To sign a user out, follow these steps:

  1. Extract the session ID (sid claim) from the user’s access token
  2. Delete your application’s session (clear cookies, remove stored tokens)
  3. Redirect the user’s browser to Seal’s logout endpoint
  4. Seal revokes the session, clears authentication cookies, and redirects the user to your configured post-logout URL
import jwt
from fastapi import Request
from fastapi.responses import RedirectResponse
from urllib.parse import urlencode
@app.get("/logout")
async def logout(request: Request):
token = request.cookies.get("session")
if not token:
return RedirectResponse(url="/login")
# Extract the session ID from the access token
claims = jwt.decode(token, options={"verify_signature": False})
session_id = claims.get("sid")
# Build the Seal logout URL
params = urlencode({
"sessionId": session_id,
"redirectTo": "https://yourapp.com/login",
})
logout_url = f"https://api.seal.dev/auth/logout?{params}"
# Clear your app's session cookie and redirect to Seal
response = RedirectResponse(url=logout_url)
response.delete_cookie(key="session")
return response

Session settings are configured per environment in the Seal portal under Settings → Session Policy.

The following options are available:

  • Maximum session length — the absolute maximum duration of a session, regardless of activity. After this period, the session expires and the user must sign in again. Default: 30 days. Range: 1 hour to 90 days.
  • Access token duration — how long each access token JWT is valid before it expires and must be refreshed. Keep this short to limit the window of exposure if a token is compromised. Default: 5 minutes. Range: 1 minute to 1 hour.
  • Inactivity timeout — if enabled, the session expires when no refresh occurs within this window. Each time a refresh token is used, the inactivity clock resets. Default: 1 hour (disabled by default). Range: 5 minutes to 24 hours.

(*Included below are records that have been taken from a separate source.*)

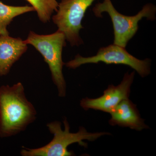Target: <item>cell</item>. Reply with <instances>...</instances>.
I'll return each mask as SVG.
<instances>
[{
    "instance_id": "cell-2",
    "label": "cell",
    "mask_w": 156,
    "mask_h": 156,
    "mask_svg": "<svg viewBox=\"0 0 156 156\" xmlns=\"http://www.w3.org/2000/svg\"><path fill=\"white\" fill-rule=\"evenodd\" d=\"M64 130H62L61 123L58 121L48 123L47 127L50 133L53 135V139L47 145L35 149L23 147L20 152L23 156H72L74 154L68 150V147L73 144L87 147V143L83 140L95 141L104 135H109L108 132L90 133L86 128L80 127L76 133L70 132L69 124L66 119L63 121Z\"/></svg>"
},
{
    "instance_id": "cell-10",
    "label": "cell",
    "mask_w": 156,
    "mask_h": 156,
    "mask_svg": "<svg viewBox=\"0 0 156 156\" xmlns=\"http://www.w3.org/2000/svg\"><path fill=\"white\" fill-rule=\"evenodd\" d=\"M34 11L32 6H9L0 1V36L9 35L7 27L15 17Z\"/></svg>"
},
{
    "instance_id": "cell-4",
    "label": "cell",
    "mask_w": 156,
    "mask_h": 156,
    "mask_svg": "<svg viewBox=\"0 0 156 156\" xmlns=\"http://www.w3.org/2000/svg\"><path fill=\"white\" fill-rule=\"evenodd\" d=\"M96 17H102L106 12L110 17L114 34L113 44L126 48L128 42L135 35L138 30V23L144 17L149 20L156 18V8L154 5L147 4L134 16H126L116 10L111 0H104L96 4L92 9Z\"/></svg>"
},
{
    "instance_id": "cell-11",
    "label": "cell",
    "mask_w": 156,
    "mask_h": 156,
    "mask_svg": "<svg viewBox=\"0 0 156 156\" xmlns=\"http://www.w3.org/2000/svg\"><path fill=\"white\" fill-rule=\"evenodd\" d=\"M37 11L39 19L43 23L50 21L54 11H57L56 0H26Z\"/></svg>"
},
{
    "instance_id": "cell-8",
    "label": "cell",
    "mask_w": 156,
    "mask_h": 156,
    "mask_svg": "<svg viewBox=\"0 0 156 156\" xmlns=\"http://www.w3.org/2000/svg\"><path fill=\"white\" fill-rule=\"evenodd\" d=\"M110 114L109 124L112 126L127 127L137 131L149 128L140 117L136 105L129 98L122 101Z\"/></svg>"
},
{
    "instance_id": "cell-6",
    "label": "cell",
    "mask_w": 156,
    "mask_h": 156,
    "mask_svg": "<svg viewBox=\"0 0 156 156\" xmlns=\"http://www.w3.org/2000/svg\"><path fill=\"white\" fill-rule=\"evenodd\" d=\"M95 0H61L58 4L57 13L52 17L58 30L65 36L71 46L83 43L80 32L83 28L82 21L86 11Z\"/></svg>"
},
{
    "instance_id": "cell-9",
    "label": "cell",
    "mask_w": 156,
    "mask_h": 156,
    "mask_svg": "<svg viewBox=\"0 0 156 156\" xmlns=\"http://www.w3.org/2000/svg\"><path fill=\"white\" fill-rule=\"evenodd\" d=\"M27 45L20 38L0 36V76L9 73L13 65L27 50Z\"/></svg>"
},
{
    "instance_id": "cell-7",
    "label": "cell",
    "mask_w": 156,
    "mask_h": 156,
    "mask_svg": "<svg viewBox=\"0 0 156 156\" xmlns=\"http://www.w3.org/2000/svg\"><path fill=\"white\" fill-rule=\"evenodd\" d=\"M135 71L125 74L121 83L117 86L109 85L103 95L95 98H83L80 106L85 110L94 109L110 114L122 101L129 98Z\"/></svg>"
},
{
    "instance_id": "cell-1",
    "label": "cell",
    "mask_w": 156,
    "mask_h": 156,
    "mask_svg": "<svg viewBox=\"0 0 156 156\" xmlns=\"http://www.w3.org/2000/svg\"><path fill=\"white\" fill-rule=\"evenodd\" d=\"M36 115L21 83L0 87V137H9L24 131L36 119Z\"/></svg>"
},
{
    "instance_id": "cell-5",
    "label": "cell",
    "mask_w": 156,
    "mask_h": 156,
    "mask_svg": "<svg viewBox=\"0 0 156 156\" xmlns=\"http://www.w3.org/2000/svg\"><path fill=\"white\" fill-rule=\"evenodd\" d=\"M100 62L106 64L128 66L143 78L149 75L151 73V59L140 60L128 53L126 48L114 44L100 48L95 56L85 57L78 54L74 59L65 65L66 67L75 69L83 65L97 64Z\"/></svg>"
},
{
    "instance_id": "cell-3",
    "label": "cell",
    "mask_w": 156,
    "mask_h": 156,
    "mask_svg": "<svg viewBox=\"0 0 156 156\" xmlns=\"http://www.w3.org/2000/svg\"><path fill=\"white\" fill-rule=\"evenodd\" d=\"M65 36L57 30L48 35H40L30 31L24 41L27 44L32 45L41 54L49 66L52 80L58 89V96L66 94V83L62 73L65 63L62 61V51L66 45Z\"/></svg>"
}]
</instances>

When a user signs out, Seal redirects them to a registered logout redirect URI. You can configure these in the portal under Settings → Logout Redirect URIs.

The first URI you register becomes the default. If the redirectTo parameter on the logout endpoint is omitted or does not match a registered URI, Seal uses the default logout redirect.

You can override the default redirect on a per-request basis by passing a redirectTo query parameter to the logout endpoint. The value must exactly match a registered logout redirect URI.